Try every possible path from source to destination using recursion. At each cell, try all 4 directions. Mark cells as visited to avoid revisiting. This explores ALL possible paths.

Algorithm

  1. Start from (0, 0).
  2. If current cell is destination, save the path.
  3. Try all 4 directions.
  4. If the next cell is valid (in bounds, open, not visited), move there.
  5. Backtrack if no direction works.
java
import java.util.ArrayList;
import java.util.List;

public class MazeBruteForce {
    static int[] dx = {-1, 1, 0, 0}; // Up, Down, Left, Right
    static int[] dy = {0, 0, -1, 1};
    static String[] dir = {"U", "D", "L", "R"};

    public static List<String> findAllPaths(int[][] maze) {
        int n = maze.length;
        List<String> paths = new ArrayList<>();
        if (maze[0][0] == 0 || maze[n - 1][n - 1] == 0) return paths;

        boolean[][] visited = new boolean[n][n];
        solve(maze, 0, 0, n, visited, new StringBuilder(), paths);
        return paths;
    }

    static void solve(int[][] maze, int row, int col, int n,
                      boolean[][] visited, StringBuilder path, List<String> paths) {
        if (row == n - 1 && col == n - 1) {
            paths.add(path.toString());
            return;
        }

        visited[row][col] = true;

        for (int i = 0; i < 4; i++) {
            int newRow = row + dx[i];
            int newCol = col + dy[i];

            if (newRow >= 0 && newRow < n && newCol >= 0 && newCol < n
                && maze[newRow][newCol] == 1 && !visited[newRow][newCol]) {
                path.append(dir[i]);
                solve(maze, newRow, newCol, n, visited, path, paths);
                path.deleteCharAt(path.length() - 1); // backtrack
            }
        }

        visited[row][col] = false; // backtrack
    }

    public static void main(String[] args) {
        int[][] maze = {
            {1, 0, 0, 0},
            {1, 1, 0, 1},
            {0, 1, 0, 0},
            {1, 1, 1, 1}
        };
        System.out.println(findAllPaths(maze));
    }
}

Complexity Analysis

  • Time Complexity: O(2^(N^2)) — in the worst case, we explore exponentially many paths.
  • Space Complexity: O(N^2) — for the visited array and recursion stack.

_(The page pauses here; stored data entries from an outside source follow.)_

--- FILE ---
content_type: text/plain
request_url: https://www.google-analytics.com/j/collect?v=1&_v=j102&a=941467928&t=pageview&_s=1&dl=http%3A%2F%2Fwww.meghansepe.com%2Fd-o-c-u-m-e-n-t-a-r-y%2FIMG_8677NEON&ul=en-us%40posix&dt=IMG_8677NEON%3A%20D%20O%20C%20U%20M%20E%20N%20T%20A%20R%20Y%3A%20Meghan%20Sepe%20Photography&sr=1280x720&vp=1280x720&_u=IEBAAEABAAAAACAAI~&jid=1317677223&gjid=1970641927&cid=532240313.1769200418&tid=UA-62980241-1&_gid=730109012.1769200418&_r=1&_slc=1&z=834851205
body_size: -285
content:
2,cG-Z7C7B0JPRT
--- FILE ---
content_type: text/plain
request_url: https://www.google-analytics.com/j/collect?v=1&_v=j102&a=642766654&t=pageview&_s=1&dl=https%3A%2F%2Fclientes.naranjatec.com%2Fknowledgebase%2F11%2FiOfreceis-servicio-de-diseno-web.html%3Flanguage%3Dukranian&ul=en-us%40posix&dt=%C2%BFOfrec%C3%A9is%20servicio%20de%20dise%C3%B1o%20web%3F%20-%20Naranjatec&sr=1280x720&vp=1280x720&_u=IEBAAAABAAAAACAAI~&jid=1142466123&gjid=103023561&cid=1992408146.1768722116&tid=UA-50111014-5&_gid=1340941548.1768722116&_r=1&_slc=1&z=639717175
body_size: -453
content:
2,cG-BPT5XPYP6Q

Approach 2: Optimal (BFS — Shortest Path)

Intuition

Use BFS to find the shortest path from source to destination. BFS guarantees the shortest path in an unweighted grid because it explores level by level.

Algorithm

  1. Start BFS from (0, 0).
  2. Use a queue storing (row, col) and the path so far.
  3. For each cell, try all 4 directions.
  4. If a direction leads to a valid, unvisited, open cell, add it to the queue.
  5. Return the path when we reach (N-1, N-1).
java
import java.util.LinkedList;
import java.util.Queue;

public class MazeOptimal {
    public static String findShortestPath(int[][] maze) {
        int n = maze.length;
        if (maze[0][0] == 0 || maze[n - 1][n - 1] == 0) return "";

        int[] dx = {-1, 1, 0, 0};
        int[] dy = {0, 0, -1, 1};
        String[] dir = {"U", "D", "L", "R"};

        boolean[][] visited = new boolean[n][n];
        Queue<int[]> queue = new LinkedList<>(); // {row, col}
        Queue<String> pathQueue = new LinkedList<>();

        visited[0][0] = true;
        queue.add(new int[]{0, 0});
        pathQueue.add("");

        while (!queue.isEmpty()) {
            int[] cell = queue.poll();
            String path = pathQueue.poll();

            if (cell[0] == n - 1 && cell[1] == n - 1) {
                return path;
            }

            for (int i = 0; i < 4; i++) {
                int newRow = cell[0] + dx[i];
                int newCol = cell[1] + dy[i];

                if (newRow >= 0 && newRow < n && newCol >= 0 && newCol < n
                    && maze[newRow][newCol] == 1 && !visited[newRow][newCol]) {
                    visited[newRow][newCol] = true;
                    queue.add(new int[]{newRow, newCol});
                    pathQueue.add(path + dir[i]);
                }
            }
        }

        return ""; // no path found
    }

    public static void main(String[] args) {
        int[][] maze = {
            {1, 0, 0, 0},
            {1, 1, 0, 1},
            {0, 1, 0, 0},
            {1, 1, 1, 1}
        };
        System.out.println(findShortestPath(maze)); // DDRDR or similar
    }
}

Complexity Analysis

  • Time Complexity: O(N^2) — each cell is visited at most once.
  • Space Complexity: O(N^2) — for the visited array and queue.